As Grace Kelly defiantly reminds us on The Other One, a standout number from her upcoming
Album, Trying To Figure It Out, she’s not looking to be like anyone else. “Got my own thing,” she sings over the song’s urban, trance-like groove. Although the singer and saxophone player has been acclaimed by critics and audiences alike as a jazz musician, the track’s exhilarating chorus, haunting keyboard hook and brittle electro edge show an artist interested only in playing what she loves labels be damned.
While a current Kelly concert might delight jazz purists with Great American Songbook standards, it could just as easily inspire mainstream listeners with Gracei-fied takes on the likes of Daft Punk’s Get Lucky, Coldplay’s Magic or Sia’s Chandelier.
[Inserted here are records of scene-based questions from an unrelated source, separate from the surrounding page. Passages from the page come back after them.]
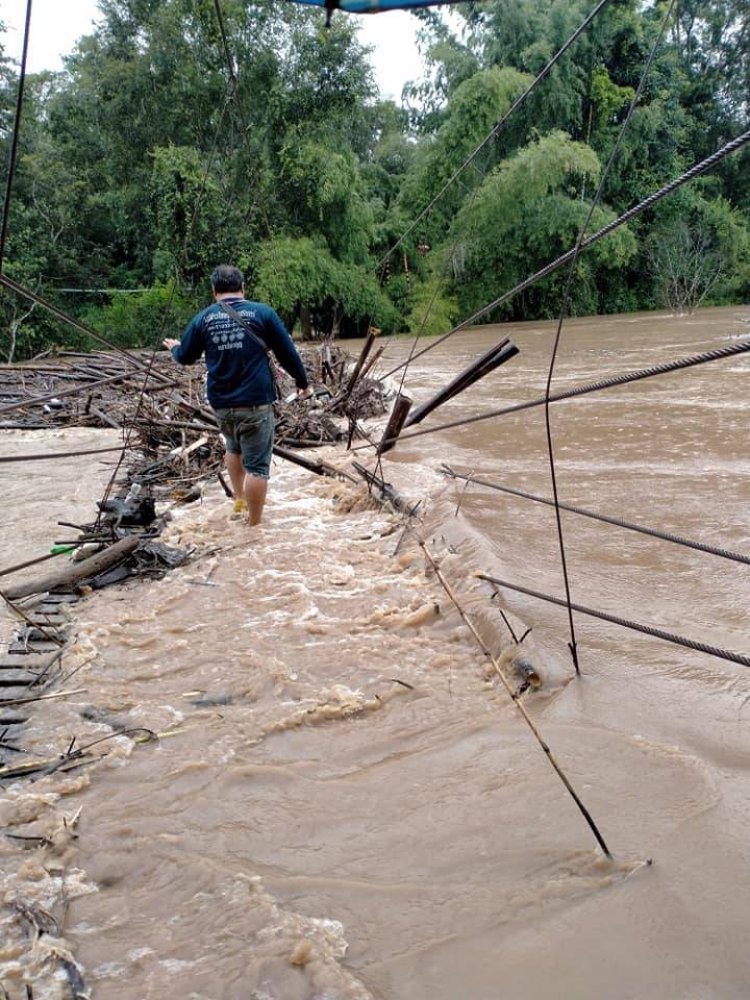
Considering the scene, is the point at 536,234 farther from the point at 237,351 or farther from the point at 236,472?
the point at 237,351

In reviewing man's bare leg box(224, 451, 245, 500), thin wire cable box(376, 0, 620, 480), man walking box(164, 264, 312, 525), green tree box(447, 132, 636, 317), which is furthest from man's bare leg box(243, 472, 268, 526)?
green tree box(447, 132, 636, 317)

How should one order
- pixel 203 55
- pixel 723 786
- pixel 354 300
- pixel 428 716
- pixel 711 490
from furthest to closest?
1. pixel 354 300
2. pixel 203 55
3. pixel 711 490
4. pixel 428 716
5. pixel 723 786

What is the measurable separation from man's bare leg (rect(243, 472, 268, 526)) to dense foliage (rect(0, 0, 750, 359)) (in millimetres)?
13239

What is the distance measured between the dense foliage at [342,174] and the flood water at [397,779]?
14.3m

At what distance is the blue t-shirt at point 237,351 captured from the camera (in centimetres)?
424

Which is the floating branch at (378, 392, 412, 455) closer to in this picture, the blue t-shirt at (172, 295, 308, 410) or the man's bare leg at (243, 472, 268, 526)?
the blue t-shirt at (172, 295, 308, 410)

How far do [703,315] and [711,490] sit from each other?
19.7 m

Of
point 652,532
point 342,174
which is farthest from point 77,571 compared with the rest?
point 342,174

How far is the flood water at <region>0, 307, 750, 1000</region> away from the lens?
159cm

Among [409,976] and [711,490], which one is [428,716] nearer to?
[409,976]

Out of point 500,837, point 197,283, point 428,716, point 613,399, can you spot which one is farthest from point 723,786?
point 197,283

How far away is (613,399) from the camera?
30.3ft

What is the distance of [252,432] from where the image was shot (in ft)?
14.6

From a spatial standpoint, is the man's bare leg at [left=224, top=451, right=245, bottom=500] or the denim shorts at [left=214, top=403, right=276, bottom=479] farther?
the man's bare leg at [left=224, top=451, right=245, bottom=500]
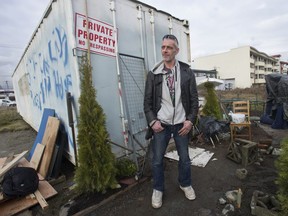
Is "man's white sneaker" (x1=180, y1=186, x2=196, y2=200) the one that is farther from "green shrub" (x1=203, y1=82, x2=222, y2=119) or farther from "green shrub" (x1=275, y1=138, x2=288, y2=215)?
"green shrub" (x1=203, y1=82, x2=222, y2=119)

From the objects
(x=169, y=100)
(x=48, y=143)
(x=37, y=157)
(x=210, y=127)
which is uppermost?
(x=169, y=100)

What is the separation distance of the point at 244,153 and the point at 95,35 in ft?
12.4

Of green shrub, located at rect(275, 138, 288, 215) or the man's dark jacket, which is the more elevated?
the man's dark jacket

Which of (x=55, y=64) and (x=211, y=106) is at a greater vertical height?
(x=55, y=64)

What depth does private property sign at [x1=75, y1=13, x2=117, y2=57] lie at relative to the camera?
119 inches

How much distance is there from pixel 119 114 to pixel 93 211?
69.3 inches

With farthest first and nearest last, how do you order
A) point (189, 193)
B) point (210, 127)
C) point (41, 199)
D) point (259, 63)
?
point (259, 63), point (210, 127), point (41, 199), point (189, 193)

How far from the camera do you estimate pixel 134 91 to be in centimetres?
399

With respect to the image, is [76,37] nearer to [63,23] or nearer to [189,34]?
[63,23]

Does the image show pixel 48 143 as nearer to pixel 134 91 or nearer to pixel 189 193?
pixel 134 91

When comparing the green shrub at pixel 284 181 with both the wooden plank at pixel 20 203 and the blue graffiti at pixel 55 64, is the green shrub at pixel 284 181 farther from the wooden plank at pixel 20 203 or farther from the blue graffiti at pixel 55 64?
Result: the blue graffiti at pixel 55 64

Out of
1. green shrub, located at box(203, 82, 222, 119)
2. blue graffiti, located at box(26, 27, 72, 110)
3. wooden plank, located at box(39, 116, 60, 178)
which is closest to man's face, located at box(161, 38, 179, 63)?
blue graffiti, located at box(26, 27, 72, 110)

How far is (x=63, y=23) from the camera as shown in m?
3.17

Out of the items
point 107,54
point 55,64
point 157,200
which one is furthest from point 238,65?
point 157,200
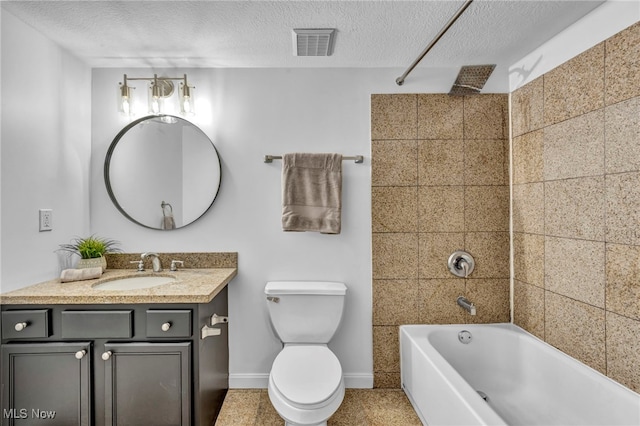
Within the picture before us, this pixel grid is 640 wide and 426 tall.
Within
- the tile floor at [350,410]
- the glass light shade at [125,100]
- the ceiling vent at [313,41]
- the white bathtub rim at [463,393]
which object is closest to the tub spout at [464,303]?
the white bathtub rim at [463,393]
But whatever the style, the 23-year-old seven-time winner of the Downbeat critics poll (as a rising star in the alto sax category) spices up the sound with the lyrical and soulful phrasing of her instrument. Kelly, who guested with the Jazz at Lincoln Centre Orchestra as part of the events surrounding Barack Obama’s inauguration celebration at the request of the ensemble’s director, Wynton Marsalis - remains as committed to superior playing as ever.
For Kelly, evolution is part of the jazz artist’s credo.
"I'm a very strong believer that jazz is about improvisation and about creating and spontaneity," Kelly once said in an interview. "That's what really drew me to it, but I think there's plenty of music that can fuse elements of jazz with its own type of sound whether it's rock or pop. I'm not into 'No, this isn't jazz.' I like everything that's good and I encourage people to think that way."
Kelly says she has been well served by applying those same jazz concepts to the personal demands of everyday life. “I really take the concept of improvisation and spontaneity in the music, and I live it,” she said.
That personal readiness for anything accounts, in part, for the open-spirited nature of her art. “I try to say yes as much as possible,” Kelly says. “If you have a closed idea of what you want in your head, and it’s only going to go this way from - A to B to C - you miss a lot of other things that could be popping up. And because you have such a small mind frame, you won’t be able to see those great opportunities.”
Drawn to jazz by melodic players like Stan Getz and Paul Desmond, Kelly also found in the music a freedom to express herself that she had not found in her classical piano lessons. Née Grace Chung in Wellesley, Mass., in 1992, Kelly started taking clarinet lessons in Grade 4 but quickly switched to alto sax at the age of 10. She was soon transcribing Miles Davis pieces.